May 10, 2001|By JESSICA ROCHA, Special to this newspaper

WASHINGTON (MNS) — Members of the House urged Congress on Wednesday to act on President Bush's recommendation to reinstate an expired immigration provision that would allow eligible undocumented immigrants to apply for residency without leaving the United States.

Referring to the letters Bush sent to congressional leaders last week, Rep. Luis Gutierrez, D- Ill., said he was "pleased by (Bush's) signature. … We expect the level of support (for an extension) to increase."

An estimated 200,000 people eligible to apply for residency under the law missed the April 30 deadline. From 1994 until 1998, some illegal immigrants with family legally living in the United States were eligible to apply for residency without leaving the country. The application included a fee of $1,000.

In 1996, however, a new law barred re-entry for at least three years of any individual who overstayed his or her visa. In December, Congress passed a four-month reinstatement of the provision to allow those who faced being barred from the U.S. an opportunity to stay in the country legally. The provision expired at midnight April 30. Gutierrez, along with Maryland Republican Rep. Connie Morella, introduced legislation last week to extend the provision permanently. The bill has 15 co-sponsors and is one of four introduced in the House this year that propose some type of extension.


All are being reviewed by the House Judiciary Committee.

Committee spokesman Jeff Lungren said the House would vote on a temporary extension "in the next couple of weeks," but would more than likely not recommend a permanent extension.

"I don't think anyone believes there is enough political support for a permanent extension," Lungren said, adding that Bush's letter to Congress referred simply to an "extension."

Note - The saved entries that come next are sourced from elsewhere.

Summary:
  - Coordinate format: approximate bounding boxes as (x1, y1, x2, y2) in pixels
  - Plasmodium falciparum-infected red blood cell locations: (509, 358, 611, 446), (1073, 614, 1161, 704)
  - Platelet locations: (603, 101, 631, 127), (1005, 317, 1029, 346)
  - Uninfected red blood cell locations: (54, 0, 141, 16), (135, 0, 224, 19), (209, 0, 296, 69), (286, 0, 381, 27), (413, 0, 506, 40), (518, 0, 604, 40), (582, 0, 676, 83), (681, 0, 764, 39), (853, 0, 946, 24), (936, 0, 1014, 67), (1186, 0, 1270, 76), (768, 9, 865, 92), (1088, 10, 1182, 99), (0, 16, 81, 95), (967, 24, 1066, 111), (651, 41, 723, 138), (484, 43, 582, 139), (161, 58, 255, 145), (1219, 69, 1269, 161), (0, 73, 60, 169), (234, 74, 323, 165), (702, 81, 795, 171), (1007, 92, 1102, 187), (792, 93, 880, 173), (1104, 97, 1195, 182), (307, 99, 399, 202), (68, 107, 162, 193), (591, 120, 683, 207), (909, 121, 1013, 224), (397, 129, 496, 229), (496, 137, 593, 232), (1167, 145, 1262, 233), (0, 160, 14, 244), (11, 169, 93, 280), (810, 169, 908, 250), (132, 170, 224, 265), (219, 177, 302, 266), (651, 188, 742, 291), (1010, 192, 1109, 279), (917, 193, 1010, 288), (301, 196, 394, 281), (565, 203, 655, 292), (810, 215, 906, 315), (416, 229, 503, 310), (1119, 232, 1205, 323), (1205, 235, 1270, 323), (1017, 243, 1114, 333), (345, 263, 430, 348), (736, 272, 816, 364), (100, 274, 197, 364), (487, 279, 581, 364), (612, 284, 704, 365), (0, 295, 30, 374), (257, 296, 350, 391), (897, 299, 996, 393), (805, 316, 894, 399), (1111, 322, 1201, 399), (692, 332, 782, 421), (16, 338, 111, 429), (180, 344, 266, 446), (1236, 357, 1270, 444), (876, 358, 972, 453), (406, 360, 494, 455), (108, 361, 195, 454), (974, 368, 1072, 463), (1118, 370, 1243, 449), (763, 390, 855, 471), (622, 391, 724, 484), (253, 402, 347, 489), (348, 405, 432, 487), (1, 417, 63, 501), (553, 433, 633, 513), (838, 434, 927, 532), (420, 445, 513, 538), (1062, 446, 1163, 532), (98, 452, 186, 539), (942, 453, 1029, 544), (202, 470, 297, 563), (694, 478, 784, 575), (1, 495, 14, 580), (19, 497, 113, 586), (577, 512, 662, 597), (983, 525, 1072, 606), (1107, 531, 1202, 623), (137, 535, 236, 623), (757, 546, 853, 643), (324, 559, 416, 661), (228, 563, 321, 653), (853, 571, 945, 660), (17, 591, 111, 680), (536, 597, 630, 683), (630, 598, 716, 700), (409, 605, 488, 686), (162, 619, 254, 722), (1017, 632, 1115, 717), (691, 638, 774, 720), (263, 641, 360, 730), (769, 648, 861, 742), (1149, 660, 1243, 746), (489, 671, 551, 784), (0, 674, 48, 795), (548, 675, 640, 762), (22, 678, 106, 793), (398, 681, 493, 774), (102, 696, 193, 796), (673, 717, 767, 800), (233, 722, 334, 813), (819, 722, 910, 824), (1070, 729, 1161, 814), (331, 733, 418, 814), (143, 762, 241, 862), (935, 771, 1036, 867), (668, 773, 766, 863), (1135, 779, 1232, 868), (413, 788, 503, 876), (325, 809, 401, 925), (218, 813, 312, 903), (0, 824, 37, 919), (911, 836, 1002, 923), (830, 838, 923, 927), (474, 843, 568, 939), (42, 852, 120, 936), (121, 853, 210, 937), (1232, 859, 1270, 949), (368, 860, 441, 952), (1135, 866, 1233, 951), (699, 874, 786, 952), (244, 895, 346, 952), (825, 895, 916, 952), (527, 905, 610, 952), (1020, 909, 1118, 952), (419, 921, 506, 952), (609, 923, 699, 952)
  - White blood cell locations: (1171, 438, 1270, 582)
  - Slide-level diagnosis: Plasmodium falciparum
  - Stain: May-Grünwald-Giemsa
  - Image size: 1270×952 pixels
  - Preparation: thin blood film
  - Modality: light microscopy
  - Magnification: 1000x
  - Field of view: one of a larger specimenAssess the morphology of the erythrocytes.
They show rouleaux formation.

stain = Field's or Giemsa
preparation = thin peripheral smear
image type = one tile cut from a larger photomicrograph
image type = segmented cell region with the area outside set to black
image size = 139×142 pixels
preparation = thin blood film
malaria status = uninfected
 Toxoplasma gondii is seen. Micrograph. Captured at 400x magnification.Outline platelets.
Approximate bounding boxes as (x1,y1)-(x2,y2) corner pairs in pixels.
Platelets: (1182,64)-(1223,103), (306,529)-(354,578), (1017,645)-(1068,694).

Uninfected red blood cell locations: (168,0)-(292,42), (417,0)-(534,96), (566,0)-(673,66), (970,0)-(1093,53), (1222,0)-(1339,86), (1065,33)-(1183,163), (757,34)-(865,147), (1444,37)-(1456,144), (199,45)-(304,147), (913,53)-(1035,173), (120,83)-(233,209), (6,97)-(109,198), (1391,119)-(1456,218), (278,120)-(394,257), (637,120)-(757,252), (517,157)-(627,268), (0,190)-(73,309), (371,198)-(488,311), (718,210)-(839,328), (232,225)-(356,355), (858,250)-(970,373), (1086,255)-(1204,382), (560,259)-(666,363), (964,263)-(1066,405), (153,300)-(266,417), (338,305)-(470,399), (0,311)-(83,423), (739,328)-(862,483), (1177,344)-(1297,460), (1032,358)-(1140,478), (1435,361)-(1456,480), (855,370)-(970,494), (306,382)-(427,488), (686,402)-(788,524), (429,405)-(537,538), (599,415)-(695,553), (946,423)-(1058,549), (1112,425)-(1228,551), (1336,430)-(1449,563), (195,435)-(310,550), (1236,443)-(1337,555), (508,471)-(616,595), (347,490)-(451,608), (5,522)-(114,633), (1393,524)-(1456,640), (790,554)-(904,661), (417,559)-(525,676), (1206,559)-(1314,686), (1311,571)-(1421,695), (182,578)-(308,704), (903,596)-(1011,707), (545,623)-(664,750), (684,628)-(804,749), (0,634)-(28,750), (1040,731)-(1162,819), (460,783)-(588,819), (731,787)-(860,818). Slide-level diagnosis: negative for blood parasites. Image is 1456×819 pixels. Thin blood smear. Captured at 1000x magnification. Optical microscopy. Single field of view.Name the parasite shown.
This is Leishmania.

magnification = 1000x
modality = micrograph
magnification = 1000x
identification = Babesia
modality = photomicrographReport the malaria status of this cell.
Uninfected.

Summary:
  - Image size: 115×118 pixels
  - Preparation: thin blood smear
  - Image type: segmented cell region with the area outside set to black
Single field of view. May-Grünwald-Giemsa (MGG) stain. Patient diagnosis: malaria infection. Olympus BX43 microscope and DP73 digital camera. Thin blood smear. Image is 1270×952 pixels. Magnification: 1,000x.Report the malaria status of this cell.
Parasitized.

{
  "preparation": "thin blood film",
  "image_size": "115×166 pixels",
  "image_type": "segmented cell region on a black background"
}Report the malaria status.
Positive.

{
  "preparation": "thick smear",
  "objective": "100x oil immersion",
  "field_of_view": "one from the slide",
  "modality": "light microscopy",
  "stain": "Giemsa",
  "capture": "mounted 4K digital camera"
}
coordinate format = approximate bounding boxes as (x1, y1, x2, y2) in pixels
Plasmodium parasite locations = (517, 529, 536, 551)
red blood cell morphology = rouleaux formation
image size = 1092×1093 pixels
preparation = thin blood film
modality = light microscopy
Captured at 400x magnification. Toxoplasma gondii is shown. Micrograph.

Two bills call for a six-month extension, another calls for a one-year extension, but the Judiciary Committee does not have to limit itself to those proposals. Jeanne Butterfield, executive director of the American Immigration Lawyers Association, said the probability of an extension becoming law was good, but could end up being meaningless in practice.

"The devil is in the details," said Butterfield. "They could technically pass a two-week extension."